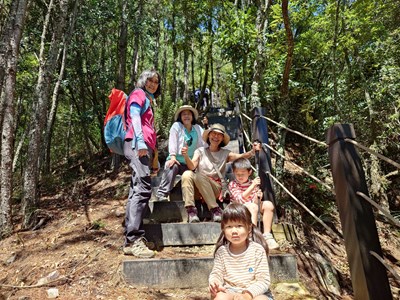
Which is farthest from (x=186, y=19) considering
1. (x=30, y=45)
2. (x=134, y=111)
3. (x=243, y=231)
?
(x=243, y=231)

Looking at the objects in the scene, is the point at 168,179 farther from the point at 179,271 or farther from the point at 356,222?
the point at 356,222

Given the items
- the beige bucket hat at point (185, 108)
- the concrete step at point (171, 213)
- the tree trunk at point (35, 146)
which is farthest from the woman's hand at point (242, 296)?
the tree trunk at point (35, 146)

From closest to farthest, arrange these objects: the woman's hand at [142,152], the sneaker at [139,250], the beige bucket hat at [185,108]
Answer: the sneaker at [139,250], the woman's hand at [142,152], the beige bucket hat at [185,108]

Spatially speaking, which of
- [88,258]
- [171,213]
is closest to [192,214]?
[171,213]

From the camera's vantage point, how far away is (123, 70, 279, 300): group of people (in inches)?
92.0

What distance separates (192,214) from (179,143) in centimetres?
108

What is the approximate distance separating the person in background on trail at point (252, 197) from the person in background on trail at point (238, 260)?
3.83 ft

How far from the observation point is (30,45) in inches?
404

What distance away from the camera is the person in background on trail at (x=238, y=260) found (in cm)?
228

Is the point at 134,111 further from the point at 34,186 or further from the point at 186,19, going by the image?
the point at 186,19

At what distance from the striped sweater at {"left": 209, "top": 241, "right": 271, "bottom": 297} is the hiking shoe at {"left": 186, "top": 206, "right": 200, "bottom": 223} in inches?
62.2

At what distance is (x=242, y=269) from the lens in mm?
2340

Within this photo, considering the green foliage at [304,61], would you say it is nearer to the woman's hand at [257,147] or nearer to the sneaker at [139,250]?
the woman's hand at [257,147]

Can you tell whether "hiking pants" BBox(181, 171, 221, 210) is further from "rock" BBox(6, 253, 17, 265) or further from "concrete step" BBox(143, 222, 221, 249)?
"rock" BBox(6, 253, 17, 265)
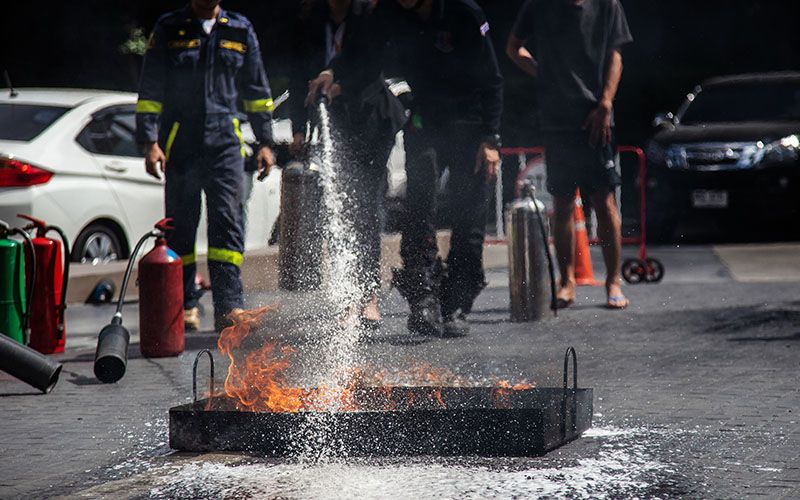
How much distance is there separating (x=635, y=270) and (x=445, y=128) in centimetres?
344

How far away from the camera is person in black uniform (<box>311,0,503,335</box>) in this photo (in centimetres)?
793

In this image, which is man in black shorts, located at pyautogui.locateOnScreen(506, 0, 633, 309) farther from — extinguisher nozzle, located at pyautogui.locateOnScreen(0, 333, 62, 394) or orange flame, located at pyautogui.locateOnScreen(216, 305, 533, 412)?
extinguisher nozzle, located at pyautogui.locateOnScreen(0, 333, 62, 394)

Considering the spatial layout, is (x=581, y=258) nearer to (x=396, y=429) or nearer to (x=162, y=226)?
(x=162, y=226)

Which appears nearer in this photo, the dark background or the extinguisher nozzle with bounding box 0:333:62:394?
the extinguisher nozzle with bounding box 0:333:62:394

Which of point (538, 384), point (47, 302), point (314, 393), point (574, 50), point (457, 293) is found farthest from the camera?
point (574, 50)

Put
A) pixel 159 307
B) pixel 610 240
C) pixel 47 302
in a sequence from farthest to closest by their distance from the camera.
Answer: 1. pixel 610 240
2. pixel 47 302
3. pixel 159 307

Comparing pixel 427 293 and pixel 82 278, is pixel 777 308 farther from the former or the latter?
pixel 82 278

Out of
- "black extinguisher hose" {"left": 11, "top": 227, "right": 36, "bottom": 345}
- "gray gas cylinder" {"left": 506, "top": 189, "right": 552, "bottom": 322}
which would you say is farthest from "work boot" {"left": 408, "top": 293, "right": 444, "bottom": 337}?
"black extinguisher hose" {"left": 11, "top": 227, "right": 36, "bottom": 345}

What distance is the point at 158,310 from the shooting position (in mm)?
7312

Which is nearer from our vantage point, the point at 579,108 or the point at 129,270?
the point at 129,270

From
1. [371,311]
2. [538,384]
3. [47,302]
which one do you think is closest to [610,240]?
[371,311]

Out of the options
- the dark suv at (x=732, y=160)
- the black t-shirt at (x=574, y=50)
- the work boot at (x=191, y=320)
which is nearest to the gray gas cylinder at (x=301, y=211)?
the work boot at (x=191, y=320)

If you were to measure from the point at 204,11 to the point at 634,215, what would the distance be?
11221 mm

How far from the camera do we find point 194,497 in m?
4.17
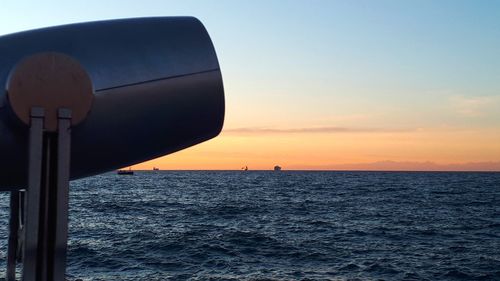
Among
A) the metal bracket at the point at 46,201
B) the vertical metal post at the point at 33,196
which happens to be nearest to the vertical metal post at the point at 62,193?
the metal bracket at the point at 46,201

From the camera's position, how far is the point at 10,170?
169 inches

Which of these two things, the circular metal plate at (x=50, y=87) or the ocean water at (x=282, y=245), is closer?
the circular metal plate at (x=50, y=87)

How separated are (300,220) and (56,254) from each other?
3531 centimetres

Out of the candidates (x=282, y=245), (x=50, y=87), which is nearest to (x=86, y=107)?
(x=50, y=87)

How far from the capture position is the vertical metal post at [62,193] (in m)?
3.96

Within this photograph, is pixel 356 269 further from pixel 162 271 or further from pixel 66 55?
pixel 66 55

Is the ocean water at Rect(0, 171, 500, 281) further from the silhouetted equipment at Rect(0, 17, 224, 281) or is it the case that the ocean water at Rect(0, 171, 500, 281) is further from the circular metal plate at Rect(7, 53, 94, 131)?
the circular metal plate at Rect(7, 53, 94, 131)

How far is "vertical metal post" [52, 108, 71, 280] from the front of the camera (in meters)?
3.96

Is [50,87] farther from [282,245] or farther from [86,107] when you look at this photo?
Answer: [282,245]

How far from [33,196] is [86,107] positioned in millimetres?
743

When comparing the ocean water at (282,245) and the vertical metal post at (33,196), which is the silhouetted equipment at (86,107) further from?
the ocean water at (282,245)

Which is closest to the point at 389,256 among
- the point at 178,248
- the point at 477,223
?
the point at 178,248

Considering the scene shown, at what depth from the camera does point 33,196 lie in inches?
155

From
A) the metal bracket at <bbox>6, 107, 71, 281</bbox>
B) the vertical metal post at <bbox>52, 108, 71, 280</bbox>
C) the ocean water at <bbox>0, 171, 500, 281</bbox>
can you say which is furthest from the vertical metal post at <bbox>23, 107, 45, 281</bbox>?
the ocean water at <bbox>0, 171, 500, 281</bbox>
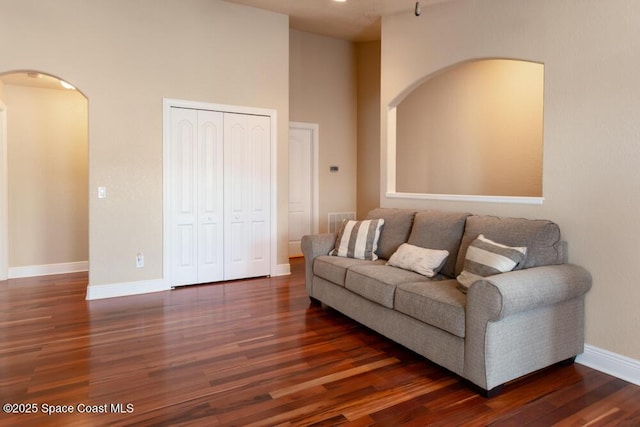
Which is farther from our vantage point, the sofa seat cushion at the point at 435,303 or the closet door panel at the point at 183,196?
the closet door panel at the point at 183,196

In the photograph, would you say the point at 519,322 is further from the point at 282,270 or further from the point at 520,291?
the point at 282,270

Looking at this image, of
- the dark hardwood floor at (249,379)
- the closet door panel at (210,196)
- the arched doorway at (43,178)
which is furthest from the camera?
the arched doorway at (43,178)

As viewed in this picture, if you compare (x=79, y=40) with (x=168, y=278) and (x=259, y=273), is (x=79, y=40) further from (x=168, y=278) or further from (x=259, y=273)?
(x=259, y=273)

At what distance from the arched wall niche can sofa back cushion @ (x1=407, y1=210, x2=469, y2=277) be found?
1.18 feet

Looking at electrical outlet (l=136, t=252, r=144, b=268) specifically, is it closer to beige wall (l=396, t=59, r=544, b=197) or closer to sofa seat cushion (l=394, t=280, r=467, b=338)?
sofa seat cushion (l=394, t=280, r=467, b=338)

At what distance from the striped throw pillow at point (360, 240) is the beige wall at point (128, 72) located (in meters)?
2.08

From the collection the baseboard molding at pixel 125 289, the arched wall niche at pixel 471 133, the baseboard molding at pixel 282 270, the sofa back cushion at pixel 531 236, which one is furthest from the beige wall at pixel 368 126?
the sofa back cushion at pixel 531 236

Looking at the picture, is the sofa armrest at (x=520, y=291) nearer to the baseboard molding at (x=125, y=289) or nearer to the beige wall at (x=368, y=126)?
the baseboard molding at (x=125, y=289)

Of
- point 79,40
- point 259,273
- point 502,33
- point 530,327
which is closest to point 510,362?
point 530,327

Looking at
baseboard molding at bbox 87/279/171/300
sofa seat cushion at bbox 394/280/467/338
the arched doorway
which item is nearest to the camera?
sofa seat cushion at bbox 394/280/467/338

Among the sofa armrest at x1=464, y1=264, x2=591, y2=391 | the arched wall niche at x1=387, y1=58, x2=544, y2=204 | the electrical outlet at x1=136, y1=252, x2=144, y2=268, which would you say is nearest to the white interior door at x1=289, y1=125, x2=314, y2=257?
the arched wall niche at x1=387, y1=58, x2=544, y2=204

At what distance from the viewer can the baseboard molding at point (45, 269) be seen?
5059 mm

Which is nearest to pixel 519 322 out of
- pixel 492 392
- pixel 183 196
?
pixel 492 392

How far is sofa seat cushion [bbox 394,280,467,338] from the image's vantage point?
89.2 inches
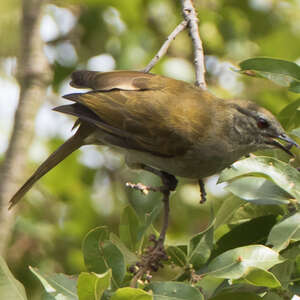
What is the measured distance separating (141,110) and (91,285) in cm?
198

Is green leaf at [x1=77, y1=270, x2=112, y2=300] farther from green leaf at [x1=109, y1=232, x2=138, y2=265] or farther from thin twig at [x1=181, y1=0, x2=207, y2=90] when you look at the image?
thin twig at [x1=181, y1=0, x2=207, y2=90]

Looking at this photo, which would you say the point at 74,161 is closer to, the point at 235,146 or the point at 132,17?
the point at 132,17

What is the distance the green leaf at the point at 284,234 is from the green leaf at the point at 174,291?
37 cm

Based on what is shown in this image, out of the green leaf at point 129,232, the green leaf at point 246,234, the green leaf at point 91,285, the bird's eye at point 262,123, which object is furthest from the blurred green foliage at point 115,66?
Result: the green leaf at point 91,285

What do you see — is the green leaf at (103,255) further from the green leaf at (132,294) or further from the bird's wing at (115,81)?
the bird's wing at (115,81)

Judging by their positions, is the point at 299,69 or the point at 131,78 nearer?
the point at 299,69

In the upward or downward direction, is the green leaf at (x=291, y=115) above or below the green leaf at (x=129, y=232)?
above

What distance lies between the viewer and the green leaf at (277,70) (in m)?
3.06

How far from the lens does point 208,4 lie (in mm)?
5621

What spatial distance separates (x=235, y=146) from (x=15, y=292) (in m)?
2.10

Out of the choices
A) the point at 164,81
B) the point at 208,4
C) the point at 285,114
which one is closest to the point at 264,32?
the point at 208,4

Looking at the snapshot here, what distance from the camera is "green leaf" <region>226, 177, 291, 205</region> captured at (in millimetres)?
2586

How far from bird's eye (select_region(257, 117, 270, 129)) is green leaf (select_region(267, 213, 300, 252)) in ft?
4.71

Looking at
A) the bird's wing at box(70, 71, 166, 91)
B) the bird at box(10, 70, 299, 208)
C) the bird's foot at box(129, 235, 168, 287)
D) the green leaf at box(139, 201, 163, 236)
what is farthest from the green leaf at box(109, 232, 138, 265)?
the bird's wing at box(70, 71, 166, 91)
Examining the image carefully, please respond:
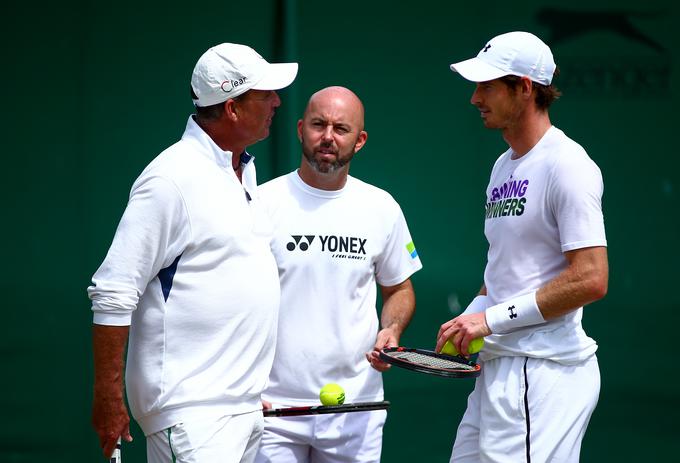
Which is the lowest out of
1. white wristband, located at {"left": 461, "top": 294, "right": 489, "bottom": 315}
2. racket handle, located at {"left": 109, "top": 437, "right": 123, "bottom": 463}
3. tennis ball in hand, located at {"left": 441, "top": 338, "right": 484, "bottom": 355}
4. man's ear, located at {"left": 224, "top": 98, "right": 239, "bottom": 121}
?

+ + + + +

Goal: Can the lines from the one with "Looking at the snapshot" to the end of the records above be quoted exactly, both ends included, with every picture omitted?

Solution for this problem:
Looking at the snapshot here, what distance from the camera is "green leaf" <region>226, 177, 291, 205</region> captured at (in millimetres)?
2586

How far from bird's eye (select_region(257, 117, 270, 129)) is green leaf (select_region(267, 213, 300, 252)) in ft?
4.71

Looking at
A) the bird's wing at box(70, 71, 166, 91)
B) the bird at box(10, 70, 299, 208)
C) the bird's foot at box(129, 235, 168, 287)
D) the green leaf at box(139, 201, 163, 236)
what is farthest from the green leaf at box(109, 232, 138, 265)?
the bird's wing at box(70, 71, 166, 91)
Examining the image carefully, please respond:
Which is the lowest out of
1. white wristband, located at {"left": 461, "top": 294, "right": 489, "bottom": 315}
2. racket handle, located at {"left": 109, "top": 437, "right": 123, "bottom": 463}
3. tennis ball in hand, located at {"left": 441, "top": 338, "right": 484, "bottom": 355}
4. man's ear, located at {"left": 224, "top": 98, "right": 239, "bottom": 121}
?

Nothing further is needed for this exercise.